We are now in Penang in the northwest of penninsular Malaysia. There is much to see here, but today we will relax since the wild bus ride resulted in a sleepless night!

Friday, October 24, 2008

Motorbike days

Motorcycle GangSmiles on a bridge
Water buffalo and rice harvest.
Taking a break from the work of the day
Chinese Checkers

Red Zou women

My rear end is relieved to be back in the city! As for the rest of me? Well the 6 day journey through mountainous terrain was by far the highlight of this trip. We exited the overnight train into the cool misty morning of Lau Cai just a stone's throw from the Chinese border. After filling our tanks and our stomachs we headed straight to a local Red Zou village surprised to find the young women running to greet us. Denis and Gordon were here to deliver donated reading glasses to the older women so they could continue the delicate work of their handicrafts.

Dressed in deep blue garments with bands of detailed embroidery the women were eager to answer our questions and guide us in their town in hopes of selling some of their treasures. Of all the urban locations where we had run into language difficulties time and again it was quite a shock to find the teenage girls of this remote hill tribe answering every one of our questions in well versed English. I was adopted by four young girls one by the name of May Trang who pulled up the green leaves of the indigo plant and showed me how balling it up and rubbing it in the palm of your hand created the blue color predominant in the clothing of many of the hill tribe people. She described some of her experiences as we walked the dirt roads past wooden homes and terraces of rice. All young girls begin embroidery at the age of 8 and spend any spare time working in the craft when they are not in school. May hopes to someday continue her education through college and travel her home country before venturing into the rest of the world. No boyfriend yet at the age of 15 as the marrying age continues to increase and most women now marry between 18 and 25.

Back at our bikes "you buy from me," and "you buy from me next?" echoed through the crowd that had followed us through the town. Sad to leave these beautiful women I picked out a little bag made by May Trang and headed back on the road to Sapa.

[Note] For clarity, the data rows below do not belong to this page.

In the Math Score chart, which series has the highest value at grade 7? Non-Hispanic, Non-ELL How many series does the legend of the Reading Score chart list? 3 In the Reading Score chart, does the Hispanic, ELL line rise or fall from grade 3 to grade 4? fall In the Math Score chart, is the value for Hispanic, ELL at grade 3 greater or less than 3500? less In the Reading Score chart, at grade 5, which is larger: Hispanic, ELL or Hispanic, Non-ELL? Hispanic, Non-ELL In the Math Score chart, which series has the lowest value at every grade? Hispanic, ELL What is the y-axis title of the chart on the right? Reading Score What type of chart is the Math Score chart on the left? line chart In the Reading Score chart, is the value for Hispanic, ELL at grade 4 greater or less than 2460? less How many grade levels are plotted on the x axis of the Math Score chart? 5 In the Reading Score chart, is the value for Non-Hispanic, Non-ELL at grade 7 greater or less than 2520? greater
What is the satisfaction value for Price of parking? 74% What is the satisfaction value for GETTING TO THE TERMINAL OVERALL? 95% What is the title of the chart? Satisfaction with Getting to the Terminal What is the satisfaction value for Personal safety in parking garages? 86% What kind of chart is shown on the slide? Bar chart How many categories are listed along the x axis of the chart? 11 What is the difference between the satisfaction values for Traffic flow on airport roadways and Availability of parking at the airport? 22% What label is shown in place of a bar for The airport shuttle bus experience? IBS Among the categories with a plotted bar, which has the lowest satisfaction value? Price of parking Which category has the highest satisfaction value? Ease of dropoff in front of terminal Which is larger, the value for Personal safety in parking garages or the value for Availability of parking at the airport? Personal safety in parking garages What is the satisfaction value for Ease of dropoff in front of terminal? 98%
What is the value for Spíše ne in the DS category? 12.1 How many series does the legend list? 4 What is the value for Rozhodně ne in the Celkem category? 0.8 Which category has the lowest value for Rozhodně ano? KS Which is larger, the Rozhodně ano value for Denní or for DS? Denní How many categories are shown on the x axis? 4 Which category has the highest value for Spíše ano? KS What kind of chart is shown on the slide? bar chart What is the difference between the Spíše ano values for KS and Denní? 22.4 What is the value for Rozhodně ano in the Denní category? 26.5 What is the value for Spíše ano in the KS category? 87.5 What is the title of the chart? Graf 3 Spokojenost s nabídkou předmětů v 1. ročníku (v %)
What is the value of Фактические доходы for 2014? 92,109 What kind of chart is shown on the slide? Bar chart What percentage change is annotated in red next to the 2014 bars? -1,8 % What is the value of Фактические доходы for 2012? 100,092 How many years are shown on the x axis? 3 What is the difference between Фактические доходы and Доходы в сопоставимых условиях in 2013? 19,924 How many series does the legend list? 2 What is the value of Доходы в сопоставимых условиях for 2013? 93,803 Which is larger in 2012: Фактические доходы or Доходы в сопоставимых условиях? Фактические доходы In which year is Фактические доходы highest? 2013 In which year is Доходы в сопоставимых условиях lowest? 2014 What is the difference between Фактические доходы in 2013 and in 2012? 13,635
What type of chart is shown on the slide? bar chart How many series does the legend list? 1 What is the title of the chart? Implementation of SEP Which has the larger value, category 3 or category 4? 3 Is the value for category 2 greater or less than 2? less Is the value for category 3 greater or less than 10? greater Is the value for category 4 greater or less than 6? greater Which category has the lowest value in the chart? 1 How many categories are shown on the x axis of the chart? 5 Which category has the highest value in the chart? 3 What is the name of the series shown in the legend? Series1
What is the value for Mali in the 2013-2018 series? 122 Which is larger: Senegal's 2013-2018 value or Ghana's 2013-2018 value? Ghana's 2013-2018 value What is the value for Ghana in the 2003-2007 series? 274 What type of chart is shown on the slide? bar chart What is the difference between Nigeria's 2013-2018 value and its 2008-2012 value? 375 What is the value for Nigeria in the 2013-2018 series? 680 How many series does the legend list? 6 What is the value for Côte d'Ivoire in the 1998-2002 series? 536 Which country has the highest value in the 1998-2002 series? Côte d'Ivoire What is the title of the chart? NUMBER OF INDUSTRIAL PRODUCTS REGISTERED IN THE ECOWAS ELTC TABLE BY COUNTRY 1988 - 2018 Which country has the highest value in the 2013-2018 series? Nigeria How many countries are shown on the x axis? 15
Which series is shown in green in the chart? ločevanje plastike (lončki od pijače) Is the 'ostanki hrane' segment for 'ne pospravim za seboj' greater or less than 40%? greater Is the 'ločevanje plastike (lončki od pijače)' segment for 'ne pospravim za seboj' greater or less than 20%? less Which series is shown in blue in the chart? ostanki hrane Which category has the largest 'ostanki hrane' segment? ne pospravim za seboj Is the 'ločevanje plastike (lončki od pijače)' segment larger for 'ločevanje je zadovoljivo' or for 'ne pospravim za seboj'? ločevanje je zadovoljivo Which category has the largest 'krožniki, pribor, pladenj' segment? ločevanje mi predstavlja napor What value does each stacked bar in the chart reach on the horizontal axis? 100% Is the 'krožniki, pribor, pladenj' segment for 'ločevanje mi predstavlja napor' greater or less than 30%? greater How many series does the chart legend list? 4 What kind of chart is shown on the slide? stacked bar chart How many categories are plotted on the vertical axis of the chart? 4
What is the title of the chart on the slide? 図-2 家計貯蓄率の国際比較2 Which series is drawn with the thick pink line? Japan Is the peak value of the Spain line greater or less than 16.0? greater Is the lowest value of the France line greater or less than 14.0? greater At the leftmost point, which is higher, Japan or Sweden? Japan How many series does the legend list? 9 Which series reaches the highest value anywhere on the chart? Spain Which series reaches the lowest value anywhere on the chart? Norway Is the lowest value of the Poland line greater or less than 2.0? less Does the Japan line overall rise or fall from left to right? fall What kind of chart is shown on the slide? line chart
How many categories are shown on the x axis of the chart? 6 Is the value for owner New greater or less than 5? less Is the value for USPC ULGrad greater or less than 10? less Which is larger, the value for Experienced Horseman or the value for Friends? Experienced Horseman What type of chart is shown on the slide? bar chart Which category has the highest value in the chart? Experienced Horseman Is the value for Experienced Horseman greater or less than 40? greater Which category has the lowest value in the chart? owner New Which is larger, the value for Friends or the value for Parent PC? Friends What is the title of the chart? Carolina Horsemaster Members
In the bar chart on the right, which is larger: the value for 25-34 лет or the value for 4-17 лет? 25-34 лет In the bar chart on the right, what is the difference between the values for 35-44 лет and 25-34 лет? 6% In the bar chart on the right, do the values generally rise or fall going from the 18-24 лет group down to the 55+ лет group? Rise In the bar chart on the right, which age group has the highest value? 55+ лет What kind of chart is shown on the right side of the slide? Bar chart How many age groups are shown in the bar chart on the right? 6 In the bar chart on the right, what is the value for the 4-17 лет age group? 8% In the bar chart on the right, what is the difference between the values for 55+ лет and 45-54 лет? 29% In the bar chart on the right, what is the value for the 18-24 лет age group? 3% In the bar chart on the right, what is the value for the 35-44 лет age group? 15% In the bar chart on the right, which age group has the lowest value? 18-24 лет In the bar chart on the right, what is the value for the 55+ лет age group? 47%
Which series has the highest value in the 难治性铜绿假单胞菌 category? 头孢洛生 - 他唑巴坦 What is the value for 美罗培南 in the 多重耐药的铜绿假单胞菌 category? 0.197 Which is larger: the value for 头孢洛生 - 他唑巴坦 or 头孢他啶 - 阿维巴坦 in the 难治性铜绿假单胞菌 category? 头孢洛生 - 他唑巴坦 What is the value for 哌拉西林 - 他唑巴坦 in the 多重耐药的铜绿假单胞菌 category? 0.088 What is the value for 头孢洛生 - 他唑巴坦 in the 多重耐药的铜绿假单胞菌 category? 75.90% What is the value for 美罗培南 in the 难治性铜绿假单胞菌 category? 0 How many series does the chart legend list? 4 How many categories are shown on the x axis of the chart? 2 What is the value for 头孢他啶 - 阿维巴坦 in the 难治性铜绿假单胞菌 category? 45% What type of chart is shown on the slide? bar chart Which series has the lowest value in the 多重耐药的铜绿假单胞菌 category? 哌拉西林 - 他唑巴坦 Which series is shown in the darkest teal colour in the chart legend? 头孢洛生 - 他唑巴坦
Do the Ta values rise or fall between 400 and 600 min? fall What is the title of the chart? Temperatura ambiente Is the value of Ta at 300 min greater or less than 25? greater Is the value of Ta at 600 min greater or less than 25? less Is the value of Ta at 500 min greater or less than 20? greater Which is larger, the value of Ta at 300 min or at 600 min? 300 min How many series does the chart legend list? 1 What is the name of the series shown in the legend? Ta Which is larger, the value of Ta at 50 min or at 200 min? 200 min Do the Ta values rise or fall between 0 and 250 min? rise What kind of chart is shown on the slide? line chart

We settled into our hostel and lunched on pho in a market filled with women of the Black Hmong tribe. Everywhere in town we saw representations of various hill tribes, most only identifiable by their traditional dress. We ventured through the town running various errands preparing for the longer days ahead and finished our night with a fantastic feast. With our beret topped host we learned to play chinese checkers and repeatedly made toasts with his homemade rice wine before stumbling into a small karaoke cafe where we humiliated ourselves (and by we I mean me) with painful renditions of ABBA and Flashdance!

Everyday we woke early and traveled long and far with new and more beautiful experiences around every turn. Vendors on the side of the road offered fruits and skewered snacks. The dwindling village of Old Lau Chau will soon be under water with the building of a new dam. The bizarre relocation projects strangely echo western suburban developments filling construction sites with a smattering of fairly traditional looking stilt houses.

We played copycat with children in the street and repeated "hellos" back to every person that recognized our foreign appearance. Rice workers in the fields invited us out to help with the harvest, people came out to meet us when we stopped near their path, and our last night was a home stay with a White Tai family in their beautiful stilt home. For the most part the road was paved and fairly easy, but large stretches of construction, dirt road, rains, mud, gravel, drastic changes in altitude, and finally big city traffic have all taken their toll, and it is very good to be back on my feet again. Tonight we will have one last traditional Vietnamese dinner with Huong's family before heading to Malaysia tomorrow. Kuala Lumpur awaits!

Friday, October 17, 2008

Hanoi and Halong Bay

Tour boats crowd a bay harbor.
Floating villages hide in among the thousands of limestone rocks.
Israel, Spain, Sweden, Englad, America, Canada have all made it to the top!
The dead animals fermenting in the wine are supposed to strengthen the libido.
Dragon Kiln steps.
Hoan Kiem Lake at night.
Herbs and noodles.

Hoi An turned out to be our Sin City as we indulged in the tailor shops before departing in shame with our overstuffed packs. Meandering alleyways dotted with oversized trees and ancient buildings in the Old Quarter surround our home in the city of Hanoi. Though overwhelmed with tourist agencies and souvenier shops we have found many charming hideaways for coffee and delicious dining experiences. Rice and rice noodles have taken a back seat to the varieties of world cuisine offered near where we stay.

We joined a 3 day tour to Halong Bay where we met a smattering of travelers from around the world all looking to enjoy the tranquil beauty of the limestone mammoths that rise straight up out of the north China Sea. We visited a cave, took a hike to the top of Cat Ba Island, played beach volleyball, and searched in vain for a karaoke bar.

Again back in Hanoi we are enjoying the comforts of Air Conditioned rooms, larger meals, and all the sights there are to see. Julia has even reconnected with a college roommate who calls Hanoi home. Huong has been a gracious host introducing us to a spread of local foods and a coffee shop hideaway where we enjoyed egg coffee on a rooftop overlooking the city!

Tomorrow we leave by overnight train to Sapa. We'll be motorbiking it all the way back to Hanoi visiting minority villages along the way!